Excerpts of spatial question data:
================

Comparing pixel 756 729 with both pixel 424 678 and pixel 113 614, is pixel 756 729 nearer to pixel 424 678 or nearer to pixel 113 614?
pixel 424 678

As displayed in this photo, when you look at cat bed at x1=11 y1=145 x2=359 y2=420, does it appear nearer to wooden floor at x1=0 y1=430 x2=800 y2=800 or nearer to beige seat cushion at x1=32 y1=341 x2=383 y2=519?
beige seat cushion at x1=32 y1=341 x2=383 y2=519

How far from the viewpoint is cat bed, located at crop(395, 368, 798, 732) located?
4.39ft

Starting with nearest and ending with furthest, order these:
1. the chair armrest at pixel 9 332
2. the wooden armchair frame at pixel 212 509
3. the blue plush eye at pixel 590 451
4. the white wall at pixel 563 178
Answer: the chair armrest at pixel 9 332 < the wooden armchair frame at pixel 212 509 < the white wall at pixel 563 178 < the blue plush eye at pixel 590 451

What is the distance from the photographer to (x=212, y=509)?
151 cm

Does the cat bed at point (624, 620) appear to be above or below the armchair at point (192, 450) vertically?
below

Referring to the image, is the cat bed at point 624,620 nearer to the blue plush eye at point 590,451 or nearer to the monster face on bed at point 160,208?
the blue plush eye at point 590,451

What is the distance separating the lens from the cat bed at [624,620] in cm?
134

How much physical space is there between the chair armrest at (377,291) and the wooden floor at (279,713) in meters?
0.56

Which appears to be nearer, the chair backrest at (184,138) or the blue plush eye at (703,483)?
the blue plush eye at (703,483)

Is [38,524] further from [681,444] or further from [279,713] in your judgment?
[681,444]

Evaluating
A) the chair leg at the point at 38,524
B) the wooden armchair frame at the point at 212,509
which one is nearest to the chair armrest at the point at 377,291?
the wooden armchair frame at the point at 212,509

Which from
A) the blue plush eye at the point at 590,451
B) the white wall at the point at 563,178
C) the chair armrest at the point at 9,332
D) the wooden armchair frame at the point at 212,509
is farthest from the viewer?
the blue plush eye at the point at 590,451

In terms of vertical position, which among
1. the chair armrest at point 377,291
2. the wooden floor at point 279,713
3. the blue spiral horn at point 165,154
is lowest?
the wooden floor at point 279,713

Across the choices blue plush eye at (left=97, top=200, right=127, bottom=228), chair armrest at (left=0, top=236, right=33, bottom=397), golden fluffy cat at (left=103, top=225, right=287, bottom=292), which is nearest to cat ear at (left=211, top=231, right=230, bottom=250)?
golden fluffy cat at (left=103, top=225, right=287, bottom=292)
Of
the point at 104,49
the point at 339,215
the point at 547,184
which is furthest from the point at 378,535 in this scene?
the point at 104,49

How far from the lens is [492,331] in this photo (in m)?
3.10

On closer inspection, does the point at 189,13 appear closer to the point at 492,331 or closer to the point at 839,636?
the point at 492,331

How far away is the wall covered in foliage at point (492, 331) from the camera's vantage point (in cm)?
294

================

▶ **What the exercise asks**: Quote verbatim the line containing "In terms of vertical position, which among" and every line after it through the end of the records above.

▶ **Output for this exercise**:
In terms of vertical position, which among
1. the chair armrest at point 377,291
2. the wooden floor at point 279,713
3. the blue spiral horn at point 165,154
is lowest?
the wooden floor at point 279,713

Across the choices blue plush eye at (left=97, top=200, right=127, bottom=228), chair armrest at (left=0, top=236, right=33, bottom=397), golden fluffy cat at (left=103, top=225, right=287, bottom=292), which is nearest to cat ear at (left=211, top=231, right=230, bottom=250)?
golden fluffy cat at (left=103, top=225, right=287, bottom=292)
Of
the point at 104,49
the point at 339,215
the point at 547,184
which is furthest from the point at 378,535 in this scene?
the point at 104,49

How far from the lens is [492,331] in this photo (in m)?
3.10

On closer inspection, does the point at 189,13 appear closer to the point at 492,331 or closer to the point at 839,636?
the point at 492,331

How far away is the wall covered in foliage at point (492, 331) from the camera's vantage point (in cm)?
294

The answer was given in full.